## BEGIN RECORD SET
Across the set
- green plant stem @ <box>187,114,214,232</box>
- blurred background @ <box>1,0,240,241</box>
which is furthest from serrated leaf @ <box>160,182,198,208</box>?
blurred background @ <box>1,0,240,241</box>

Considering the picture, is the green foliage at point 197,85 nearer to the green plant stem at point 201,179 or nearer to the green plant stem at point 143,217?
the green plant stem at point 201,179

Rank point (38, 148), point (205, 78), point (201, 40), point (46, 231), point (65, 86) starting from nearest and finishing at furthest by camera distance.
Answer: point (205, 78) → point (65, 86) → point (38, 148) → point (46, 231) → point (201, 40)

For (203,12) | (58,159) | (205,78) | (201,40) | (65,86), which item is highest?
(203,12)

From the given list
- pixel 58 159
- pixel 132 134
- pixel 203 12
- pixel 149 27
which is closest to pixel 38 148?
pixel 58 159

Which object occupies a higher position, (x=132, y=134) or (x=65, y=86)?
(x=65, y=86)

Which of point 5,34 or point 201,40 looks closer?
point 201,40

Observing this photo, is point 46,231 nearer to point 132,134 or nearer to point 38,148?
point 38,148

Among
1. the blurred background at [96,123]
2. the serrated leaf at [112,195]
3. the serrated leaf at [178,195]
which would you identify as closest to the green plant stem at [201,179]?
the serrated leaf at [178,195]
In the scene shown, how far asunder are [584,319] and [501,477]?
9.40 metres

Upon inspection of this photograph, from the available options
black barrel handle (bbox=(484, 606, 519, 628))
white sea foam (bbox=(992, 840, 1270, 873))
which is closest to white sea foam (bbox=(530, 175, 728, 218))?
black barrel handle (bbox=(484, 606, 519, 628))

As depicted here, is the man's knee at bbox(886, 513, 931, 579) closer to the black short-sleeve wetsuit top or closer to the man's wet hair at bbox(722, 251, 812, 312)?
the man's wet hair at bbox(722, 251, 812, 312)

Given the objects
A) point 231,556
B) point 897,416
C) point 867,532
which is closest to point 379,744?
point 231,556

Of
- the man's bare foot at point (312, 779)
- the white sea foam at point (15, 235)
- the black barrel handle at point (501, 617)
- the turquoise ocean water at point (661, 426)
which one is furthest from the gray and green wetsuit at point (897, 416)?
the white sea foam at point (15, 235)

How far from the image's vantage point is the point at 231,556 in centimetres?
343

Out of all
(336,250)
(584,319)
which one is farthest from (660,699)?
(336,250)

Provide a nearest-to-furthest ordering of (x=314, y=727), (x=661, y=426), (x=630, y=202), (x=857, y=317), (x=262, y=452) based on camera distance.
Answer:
## END RECORD SET
## PROBLEM TO SOLVE
Repeat each record exactly, leaving nothing out.

## PROBLEM SOLUTION
Across the set
- green plant stem @ <box>187,114,214,232</box>
- blurred background @ <box>1,0,240,241</box>
which is furthest from serrated leaf @ <box>160,182,198,208</box>?
blurred background @ <box>1,0,240,241</box>

Considering the picture, is the green foliage at point 197,85 nearer to the green plant stem at point 201,179 or nearer to the green plant stem at point 143,217?
the green plant stem at point 201,179

Rank point (38, 148), point (205, 78), point (201, 40), point (46, 231), point (65, 86) starting from nearest and finishing at furthest by camera distance.
Answer: point (205, 78) → point (65, 86) → point (38, 148) → point (46, 231) → point (201, 40)

For (203,12) | (58,159) | (205,78) | (201,40) | (65,86), which item is highest?
(203,12)

From the given list
- pixel 58 159
- pixel 132 134
- pixel 203 12
- pixel 149 27
which is closest to pixel 38 148?
pixel 58 159

Which object occupies a higher position, (x=132, y=134) or (x=65, y=86)?
(x=65, y=86)

Which of point 5,34 or point 201,40 looks closer?
point 201,40

Observing this photo, is point 46,231 nearer to point 132,134 or nearer to point 38,148?
point 38,148

Among
1. the blurred background at [96,123]
2. the serrated leaf at [112,195]
3. the serrated leaf at [178,195]
which would you identify as closest to the green plant stem at [201,179]?
the serrated leaf at [178,195]
In the scene shown, how far asunder are [584,319] and [501,477]?
9.40 metres

Upon inspection of this photograph, from the available options
black barrel handle (bbox=(484, 606, 519, 628))
white sea foam (bbox=(992, 840, 1270, 873))
which is closest to white sea foam (bbox=(530, 175, 728, 218))?
black barrel handle (bbox=(484, 606, 519, 628))

As depicted here, is the man's knee at bbox(886, 513, 931, 579) closer to the black short-sleeve wetsuit top or closer to the man's wet hair at bbox(722, 251, 812, 312)?
the man's wet hair at bbox(722, 251, 812, 312)

Given the objects
A) point 231,556
B) point 897,416
C) point 867,532
which is closest to point 379,744?
point 231,556

Of
- the man's bare foot at point (312, 779)
- the white sea foam at point (15, 235)
- the black barrel handle at point (501, 617)
- the turquoise ocean water at point (661, 426)
which one is furthest from the gray and green wetsuit at point (897, 416)?
the white sea foam at point (15, 235)

How far from the image's vantage point is the point at 231,556 in centimetres?
343

Out of all
(336,250)
(584,319)
which one is farthest from (660,699)?
(336,250)

Provide a nearest-to-furthest ordering of (x=314, y=727), (x=661, y=426), (x=630, y=202), (x=857, y=317), (x=262, y=452) based on camera distance.
Answer:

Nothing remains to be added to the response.